Dr. Harlan Krumholz, study author from the Yale University School of Medicine, noted that he obtained pertinent safety data about Vioxx only after a lawsuit was filed against Merck by those who had been injured by the drug. It was discovered that out of the 30 studies conducted by Merck prior to when Vioxx was withdrawn, only 18 of them had been published. Six were published after the drug was withdrawn and six were never published at all.

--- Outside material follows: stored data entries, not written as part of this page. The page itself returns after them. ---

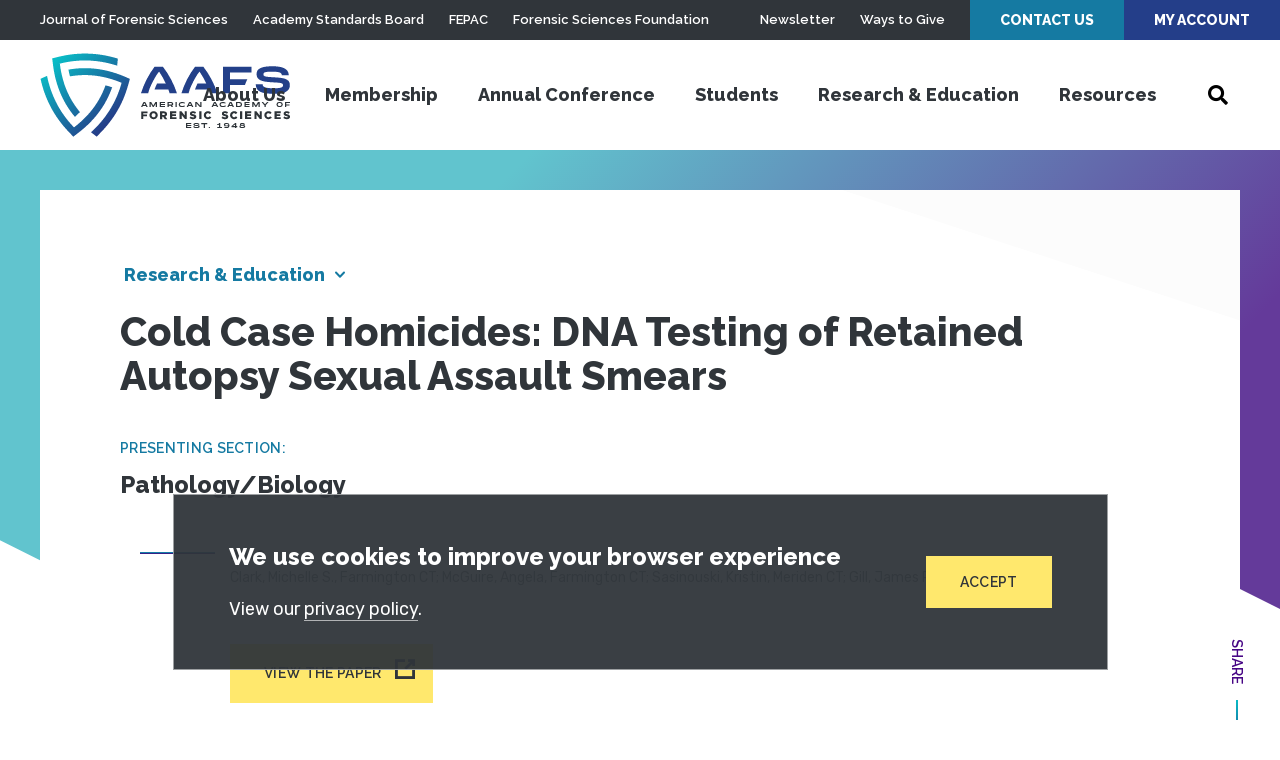

--- FILE ---
content_type: application/javascript
request_url: https://prism.app-us1.com/?a=612765176&u=https%3A%2F%2Fwww.aafs.org%2Fresearch%2Fcold-case-homicides-dna-testing-retained-autopsy-sexual-assault-smears-0
body_size: 123
content:
window.visitorGlobalObject=window.visitorGlobalObject||window.prismGlobalObject;window.visitorGlobalObject.setVisitorId('802b0fe6-aae7-410e-a208-eabd86370431', '612765176');window.visitorGlobalObject.setWhitelistedServices('tracking', '612765176');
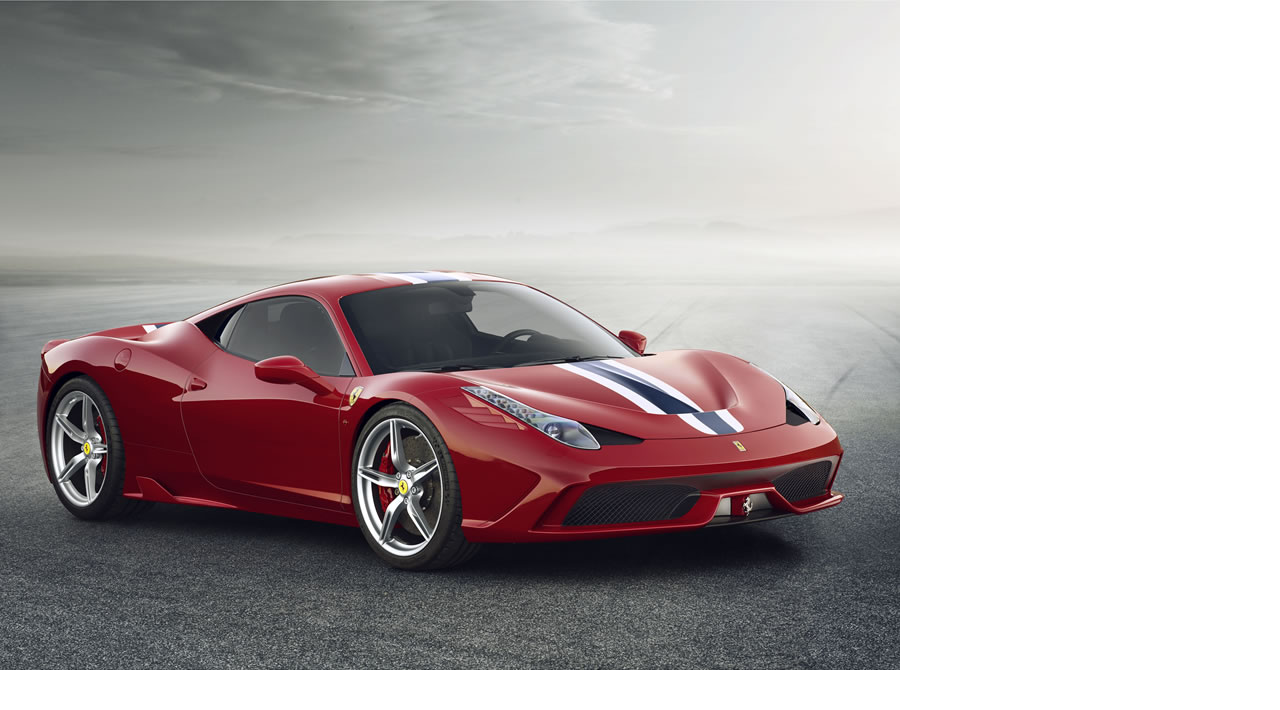

--- FILE ---
content_type: text/html
request_url: https://globalgiants.com/archives/assets_c/2015/12/Ferrar458Speciale-01-L-6921.html
body_size: -8
content:
<html>
<body topmargin="0" leftmargin="0" marginheight="0" marginwidth="0">

<img src="https://globalgiants.com/archives/fotos46/Ferrar458Speciale-01-L.jpg" width="900" height="670" />

</body>
</html>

After mulling through the study data, one trial at a time, Krumholz and his team clearly identified a link between Vioxx usage and increased heart attacks and strokes in patients. Based on when the studies were conducted, the connection was visible as early as December of 2000.
Ron Rogers, a Merck spokesman, denied the claims that any link could be observed and decried the methods used by researchers to come to this conclusion, despite acceptance of the findings following a rigorous peer review process. Rogers stated that the company's own extensive analysis showed no connection between Vioxx usage and increased cases of heart attack and stroke prior to the time when it was removed from the market, emphasized that the company had no prior knowledge of Vioxx's dangers.
However in 2004, the Wall Street Journal (WSJ) reported that it had seen internal Merck emails exchanged between company executives that expressed concern over Vioxx's tendency to increase the risk of heart attack. The entire series of emails clearly indicated that Merck knew about the dangers of Vioxx and was doing its best to conceal the information.
Dating back to the late 1990s, early emails contained dialogues about how to craft a study that would minimize the truth about Vioxx. An email from March of 2000 sent by Merck's research chief, Edward Scolnick, expressed clear affirmation that heart problems associated with Vioxx were "clearly there" and that it was a "shame."
When questioned about the emails, Merck once again denied the allegations, claiming that the emails were taken out of context. Merck never provided an explanation as to what the emails were referring to in their supposed proper context.
Thousands of injured patients and company shareholders filed a class action lawsuit against Merck following its removal of Vioxx from the market. Merck appealed the lawsuit on the grounds that "sufficient" information about the drug's risks were available when the drug hit the market. Merck succeeded in convincing a U.S. district judge to dismiss the lawsuit because it was filed after the two-year statute of limitations ended.
However an appeals court in Philadelphia reversed the decision on behalf of the many shareholders who lost a great deal when Vioxx was suddenly removed from the market, which caused Merck's stock values to plummet. Since it was determined that shareholders could not have known what was coming based on the information that was made publicly available, the Supreme Court is going to evaluate the case and make a decision on it next year.
Merck also agreed to a $4.85 billion settlement, one of the largest in history, on behalf of the thousands who filed personal injury lawsuits against the company due to serious injuries caused by Vioxx. (These cases were different from the ones included in the initial class action suit). The drug giant said it agreed to the settlement because the litigation process would have taken countless years to resolve, most likely hurting the company's reputation even further.
At the very least, drug safety tracking once receiving approval from the FDA to go to market needs a major overhaul. Dr. Krumholz and his colleagues stressed this point following their Vioxx discoveries. When fraud and criminal behavior are involved, as has shown to be the case with Merck, justice must be served.
The Vioxx scandal illustrates an important fact about the drug industry in general. Big Pharma continually gets away with massive impropriety. Its business practices, from research and development to marketing, are wrought with dishonesty, manipulation and downright fraud. There is arguably no other industry that gets away with its crimes as much as the pharmaceutical industry does. The consequences are also the most severe, costing millions of people their health and oftentimes their lives.
Bringing the issue to light as often and loudly as possible will only go so far. Massive reform, in some way, shape, or form, must be implemented if there is ever going to be an end to the madness.